West African Black Rhino Extinct, Group Says
(National Geographic News) The West African black rhinoceros has likely gone extinct, the World Conservation Union (IUCN) announced last week. “The West African black rhino is now feared extinct,” the Switzerland-based environmental group said, and Africa’s northern white rhino could soon follow. Extensive surveys in northern Cameroon (map of Cameroon), the animals’ last known refuge, found no trace of the rhino subspecies.
Mystech: So long, Diceros bicornis, we barely knew you.
The two rhino species native to Africa, the black and white rhinos, are divided into six subspecies: the northern and southern white rhino and four black rhino subspecies.
IUCN’s announcement suggests a third of Africa’s rhino subspecies are now effectively lost (watch video of a black rhino breeding center in Texas).
Without a Trace
Richard Emslie of IUCN’s Species Survival Commission told BBC News that a trio of experts systematically scoured 1,200 miles (2,500 kilometers) of habitat in northern Cameroon.

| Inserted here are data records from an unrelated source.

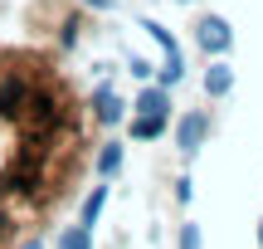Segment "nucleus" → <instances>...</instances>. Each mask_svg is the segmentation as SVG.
Listing matches in <instances>:
<instances>
[{
    "mask_svg": "<svg viewBox=\"0 0 263 249\" xmlns=\"http://www.w3.org/2000/svg\"><path fill=\"white\" fill-rule=\"evenodd\" d=\"M195 44L205 49L210 59H219V54L234 49V29H229L219 15H200V20H195Z\"/></svg>",
    "mask_w": 263,
    "mask_h": 249,
    "instance_id": "f257e3e1",
    "label": "nucleus"
},
{
    "mask_svg": "<svg viewBox=\"0 0 263 249\" xmlns=\"http://www.w3.org/2000/svg\"><path fill=\"white\" fill-rule=\"evenodd\" d=\"M205 137H210V113H205V108H190V113L176 117V142H180V152H185V156L195 152Z\"/></svg>",
    "mask_w": 263,
    "mask_h": 249,
    "instance_id": "f03ea898",
    "label": "nucleus"
},
{
    "mask_svg": "<svg viewBox=\"0 0 263 249\" xmlns=\"http://www.w3.org/2000/svg\"><path fill=\"white\" fill-rule=\"evenodd\" d=\"M132 108H137V117H151V122H171V93H166L161 83H146V88L137 93V103H132Z\"/></svg>",
    "mask_w": 263,
    "mask_h": 249,
    "instance_id": "7ed1b4c3",
    "label": "nucleus"
},
{
    "mask_svg": "<svg viewBox=\"0 0 263 249\" xmlns=\"http://www.w3.org/2000/svg\"><path fill=\"white\" fill-rule=\"evenodd\" d=\"M93 113H98V122H122L127 103L117 98V88H98V93H93Z\"/></svg>",
    "mask_w": 263,
    "mask_h": 249,
    "instance_id": "20e7f679",
    "label": "nucleus"
},
{
    "mask_svg": "<svg viewBox=\"0 0 263 249\" xmlns=\"http://www.w3.org/2000/svg\"><path fill=\"white\" fill-rule=\"evenodd\" d=\"M229 88H234V68L215 59V64L205 68V98H229Z\"/></svg>",
    "mask_w": 263,
    "mask_h": 249,
    "instance_id": "39448f33",
    "label": "nucleus"
},
{
    "mask_svg": "<svg viewBox=\"0 0 263 249\" xmlns=\"http://www.w3.org/2000/svg\"><path fill=\"white\" fill-rule=\"evenodd\" d=\"M171 122H151V117H132V137H137V142H156L161 132H166Z\"/></svg>",
    "mask_w": 263,
    "mask_h": 249,
    "instance_id": "423d86ee",
    "label": "nucleus"
},
{
    "mask_svg": "<svg viewBox=\"0 0 263 249\" xmlns=\"http://www.w3.org/2000/svg\"><path fill=\"white\" fill-rule=\"evenodd\" d=\"M98 171H103V176H117V171H122V147H117V142H107L103 152H98Z\"/></svg>",
    "mask_w": 263,
    "mask_h": 249,
    "instance_id": "0eeeda50",
    "label": "nucleus"
},
{
    "mask_svg": "<svg viewBox=\"0 0 263 249\" xmlns=\"http://www.w3.org/2000/svg\"><path fill=\"white\" fill-rule=\"evenodd\" d=\"M59 249H93V235H88V225H68Z\"/></svg>",
    "mask_w": 263,
    "mask_h": 249,
    "instance_id": "6e6552de",
    "label": "nucleus"
},
{
    "mask_svg": "<svg viewBox=\"0 0 263 249\" xmlns=\"http://www.w3.org/2000/svg\"><path fill=\"white\" fill-rule=\"evenodd\" d=\"M103 201H107V186H98V191L83 201V220H78V225H93V220H98V210H103Z\"/></svg>",
    "mask_w": 263,
    "mask_h": 249,
    "instance_id": "1a4fd4ad",
    "label": "nucleus"
},
{
    "mask_svg": "<svg viewBox=\"0 0 263 249\" xmlns=\"http://www.w3.org/2000/svg\"><path fill=\"white\" fill-rule=\"evenodd\" d=\"M180 249H200V230H195V225H185V230H180Z\"/></svg>",
    "mask_w": 263,
    "mask_h": 249,
    "instance_id": "9d476101",
    "label": "nucleus"
},
{
    "mask_svg": "<svg viewBox=\"0 0 263 249\" xmlns=\"http://www.w3.org/2000/svg\"><path fill=\"white\" fill-rule=\"evenodd\" d=\"M83 5H88V10H107V0H83Z\"/></svg>",
    "mask_w": 263,
    "mask_h": 249,
    "instance_id": "9b49d317",
    "label": "nucleus"
},
{
    "mask_svg": "<svg viewBox=\"0 0 263 249\" xmlns=\"http://www.w3.org/2000/svg\"><path fill=\"white\" fill-rule=\"evenodd\" d=\"M258 249H263V225H258Z\"/></svg>",
    "mask_w": 263,
    "mask_h": 249,
    "instance_id": "f8f14e48",
    "label": "nucleus"
},
{
    "mask_svg": "<svg viewBox=\"0 0 263 249\" xmlns=\"http://www.w3.org/2000/svg\"><path fill=\"white\" fill-rule=\"evenodd\" d=\"M180 5H190V0H180Z\"/></svg>",
    "mask_w": 263,
    "mask_h": 249,
    "instance_id": "ddd939ff",
    "label": "nucleus"
}]
</instances>
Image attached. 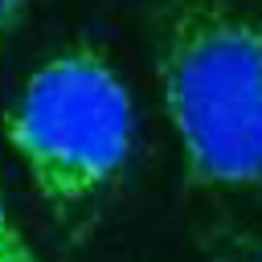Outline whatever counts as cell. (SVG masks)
Listing matches in <instances>:
<instances>
[{"instance_id":"cell-1","label":"cell","mask_w":262,"mask_h":262,"mask_svg":"<svg viewBox=\"0 0 262 262\" xmlns=\"http://www.w3.org/2000/svg\"><path fill=\"white\" fill-rule=\"evenodd\" d=\"M156 82L184 176L262 196V20L229 0H164Z\"/></svg>"},{"instance_id":"cell-5","label":"cell","mask_w":262,"mask_h":262,"mask_svg":"<svg viewBox=\"0 0 262 262\" xmlns=\"http://www.w3.org/2000/svg\"><path fill=\"white\" fill-rule=\"evenodd\" d=\"M254 262H262V258H254Z\"/></svg>"},{"instance_id":"cell-2","label":"cell","mask_w":262,"mask_h":262,"mask_svg":"<svg viewBox=\"0 0 262 262\" xmlns=\"http://www.w3.org/2000/svg\"><path fill=\"white\" fill-rule=\"evenodd\" d=\"M4 139L57 217L94 209L135 151V102L98 45H66L37 61L4 111Z\"/></svg>"},{"instance_id":"cell-3","label":"cell","mask_w":262,"mask_h":262,"mask_svg":"<svg viewBox=\"0 0 262 262\" xmlns=\"http://www.w3.org/2000/svg\"><path fill=\"white\" fill-rule=\"evenodd\" d=\"M0 262H49V258L29 242V233L20 229V221L8 213L4 196H0Z\"/></svg>"},{"instance_id":"cell-4","label":"cell","mask_w":262,"mask_h":262,"mask_svg":"<svg viewBox=\"0 0 262 262\" xmlns=\"http://www.w3.org/2000/svg\"><path fill=\"white\" fill-rule=\"evenodd\" d=\"M33 4L37 0H0V45L25 25V16L33 12Z\"/></svg>"}]
</instances>
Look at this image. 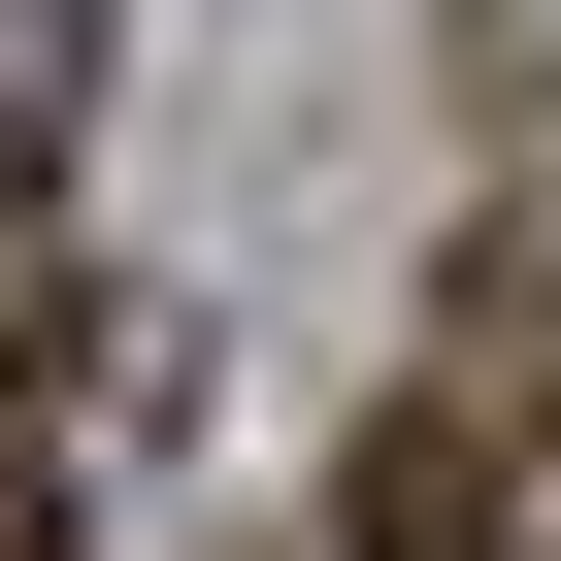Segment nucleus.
Here are the masks:
<instances>
[{"label":"nucleus","instance_id":"2","mask_svg":"<svg viewBox=\"0 0 561 561\" xmlns=\"http://www.w3.org/2000/svg\"><path fill=\"white\" fill-rule=\"evenodd\" d=\"M462 397H495V462H528V561H561V231H495V264H462Z\"/></svg>","mask_w":561,"mask_h":561},{"label":"nucleus","instance_id":"3","mask_svg":"<svg viewBox=\"0 0 561 561\" xmlns=\"http://www.w3.org/2000/svg\"><path fill=\"white\" fill-rule=\"evenodd\" d=\"M67 430H100V331H0V561H67Z\"/></svg>","mask_w":561,"mask_h":561},{"label":"nucleus","instance_id":"1","mask_svg":"<svg viewBox=\"0 0 561 561\" xmlns=\"http://www.w3.org/2000/svg\"><path fill=\"white\" fill-rule=\"evenodd\" d=\"M331 561H528V462H495V397H397V430H364V495H331Z\"/></svg>","mask_w":561,"mask_h":561}]
</instances>
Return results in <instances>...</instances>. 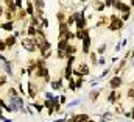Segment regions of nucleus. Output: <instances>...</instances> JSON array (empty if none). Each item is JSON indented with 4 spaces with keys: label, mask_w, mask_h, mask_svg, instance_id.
I'll use <instances>...</instances> for the list:
<instances>
[{
    "label": "nucleus",
    "mask_w": 134,
    "mask_h": 122,
    "mask_svg": "<svg viewBox=\"0 0 134 122\" xmlns=\"http://www.w3.org/2000/svg\"><path fill=\"white\" fill-rule=\"evenodd\" d=\"M20 44H22V47L27 50V52H34L37 47H36V44H34V39L33 38H24L22 41H20Z\"/></svg>",
    "instance_id": "f257e3e1"
},
{
    "label": "nucleus",
    "mask_w": 134,
    "mask_h": 122,
    "mask_svg": "<svg viewBox=\"0 0 134 122\" xmlns=\"http://www.w3.org/2000/svg\"><path fill=\"white\" fill-rule=\"evenodd\" d=\"M122 25H123V22L120 21V19H117V16H111V24H109V30H120L122 28Z\"/></svg>",
    "instance_id": "f03ea898"
},
{
    "label": "nucleus",
    "mask_w": 134,
    "mask_h": 122,
    "mask_svg": "<svg viewBox=\"0 0 134 122\" xmlns=\"http://www.w3.org/2000/svg\"><path fill=\"white\" fill-rule=\"evenodd\" d=\"M75 74H76L78 77H81V75H87V74H89V67H87V64L80 63V66H78V69L75 70Z\"/></svg>",
    "instance_id": "7ed1b4c3"
},
{
    "label": "nucleus",
    "mask_w": 134,
    "mask_h": 122,
    "mask_svg": "<svg viewBox=\"0 0 134 122\" xmlns=\"http://www.w3.org/2000/svg\"><path fill=\"white\" fill-rule=\"evenodd\" d=\"M70 122H89V116L87 114H76V116H73L72 119H70Z\"/></svg>",
    "instance_id": "20e7f679"
},
{
    "label": "nucleus",
    "mask_w": 134,
    "mask_h": 122,
    "mask_svg": "<svg viewBox=\"0 0 134 122\" xmlns=\"http://www.w3.org/2000/svg\"><path fill=\"white\" fill-rule=\"evenodd\" d=\"M16 38L14 36H6V39H5V44H6V49H13L14 45H16Z\"/></svg>",
    "instance_id": "39448f33"
},
{
    "label": "nucleus",
    "mask_w": 134,
    "mask_h": 122,
    "mask_svg": "<svg viewBox=\"0 0 134 122\" xmlns=\"http://www.w3.org/2000/svg\"><path fill=\"white\" fill-rule=\"evenodd\" d=\"M120 85H122V78H120V77H114V78H112V80L109 82V86H111L112 89H115V88H119Z\"/></svg>",
    "instance_id": "423d86ee"
},
{
    "label": "nucleus",
    "mask_w": 134,
    "mask_h": 122,
    "mask_svg": "<svg viewBox=\"0 0 134 122\" xmlns=\"http://www.w3.org/2000/svg\"><path fill=\"white\" fill-rule=\"evenodd\" d=\"M28 95H30V97H31V99H34V97H36V95H37V88H36V86H34L33 83H31V82H30V83H28Z\"/></svg>",
    "instance_id": "0eeeda50"
},
{
    "label": "nucleus",
    "mask_w": 134,
    "mask_h": 122,
    "mask_svg": "<svg viewBox=\"0 0 134 122\" xmlns=\"http://www.w3.org/2000/svg\"><path fill=\"white\" fill-rule=\"evenodd\" d=\"M89 45H91V39H89V34L83 39V52L84 53H87L89 52Z\"/></svg>",
    "instance_id": "6e6552de"
},
{
    "label": "nucleus",
    "mask_w": 134,
    "mask_h": 122,
    "mask_svg": "<svg viewBox=\"0 0 134 122\" xmlns=\"http://www.w3.org/2000/svg\"><path fill=\"white\" fill-rule=\"evenodd\" d=\"M2 30L13 31L14 30V22H5V24H2Z\"/></svg>",
    "instance_id": "1a4fd4ad"
},
{
    "label": "nucleus",
    "mask_w": 134,
    "mask_h": 122,
    "mask_svg": "<svg viewBox=\"0 0 134 122\" xmlns=\"http://www.w3.org/2000/svg\"><path fill=\"white\" fill-rule=\"evenodd\" d=\"M5 5H6V9H8V11H16L14 0H5Z\"/></svg>",
    "instance_id": "9d476101"
},
{
    "label": "nucleus",
    "mask_w": 134,
    "mask_h": 122,
    "mask_svg": "<svg viewBox=\"0 0 134 122\" xmlns=\"http://www.w3.org/2000/svg\"><path fill=\"white\" fill-rule=\"evenodd\" d=\"M25 11H27V14H28V16H34V6H33V2H28V3H27V9H25Z\"/></svg>",
    "instance_id": "9b49d317"
},
{
    "label": "nucleus",
    "mask_w": 134,
    "mask_h": 122,
    "mask_svg": "<svg viewBox=\"0 0 134 122\" xmlns=\"http://www.w3.org/2000/svg\"><path fill=\"white\" fill-rule=\"evenodd\" d=\"M33 3H34V6L37 8V11H42L44 9V0H33Z\"/></svg>",
    "instance_id": "f8f14e48"
},
{
    "label": "nucleus",
    "mask_w": 134,
    "mask_h": 122,
    "mask_svg": "<svg viewBox=\"0 0 134 122\" xmlns=\"http://www.w3.org/2000/svg\"><path fill=\"white\" fill-rule=\"evenodd\" d=\"M119 97H120V94H119V92H117V91H112L111 94H109L108 100H109V102H114V100H117Z\"/></svg>",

The survey failed to find any sign of the West African black rhino.
“They looked for spoor [tracks or droppings], they looked for the rhino’s characteristic way of feeding, which has an effect like a pruning shear,” Emslie, a rhino expert based in KwaZulu-Natal Province, South Africa, told the news service.
“But they didn’t find anything to indicate a continued presence in the area.
“They did, however, come across lots of evidence of poaching, and that’s the disconcerting thing.”
Poachers have hunted the animals for decades for their ivory horns to supply markets in Yemen and Asia (wallpaper: guarding a black rhino).
Rhino horn is used in traditional Asian medicine to fight malaria, epilepsy, fevers, and other ailments. In Yemen the horns are in demand as carved handles on traditional daggers.
IUCN says poachers likely gave the final push that sent the subspecies into oblivion.
Also last week the environmental group reported grim news for Africa’s northern white rhino.
Ground and aerial surveys of the animal’s last known holdout, in Garamba National Park in the Democratic Republic of the Congo (map of the Congo), identified just four animals.
“Efforts to locate further animals continue,” said Martin Brooks of ICUN’s African Rhino Specialist Group.
“But we must now face the possibility that the subspecies may not recover to a viable level.”
Bittersweet Success
The bleak findings contrast with the improving outlook for rhinos elsewhere on the continent.
In southern Africa the southern white rhino has turned into a striking conservation success story, rebounding from fewer than 50 animals a century ago to over 14,000 today.
And the three other black rhino subspecies have increased in number, particularly in South Africa, Namibia, Kenya, and Zimbabwe.
The continent’s total black rhino population gained from a record low of 2,410 in 1995 to 3,725 animals today.
The tally grew 3.5 percent in the past two years alone, according to IUCN.
But those figures still pale in comparison to the rhino’s historic numbers (related wallpaper: black rhino in 1909).
According to some estimates, there were 14,000 black rhinos as recently as 1980 and more than 100,000 in 1960.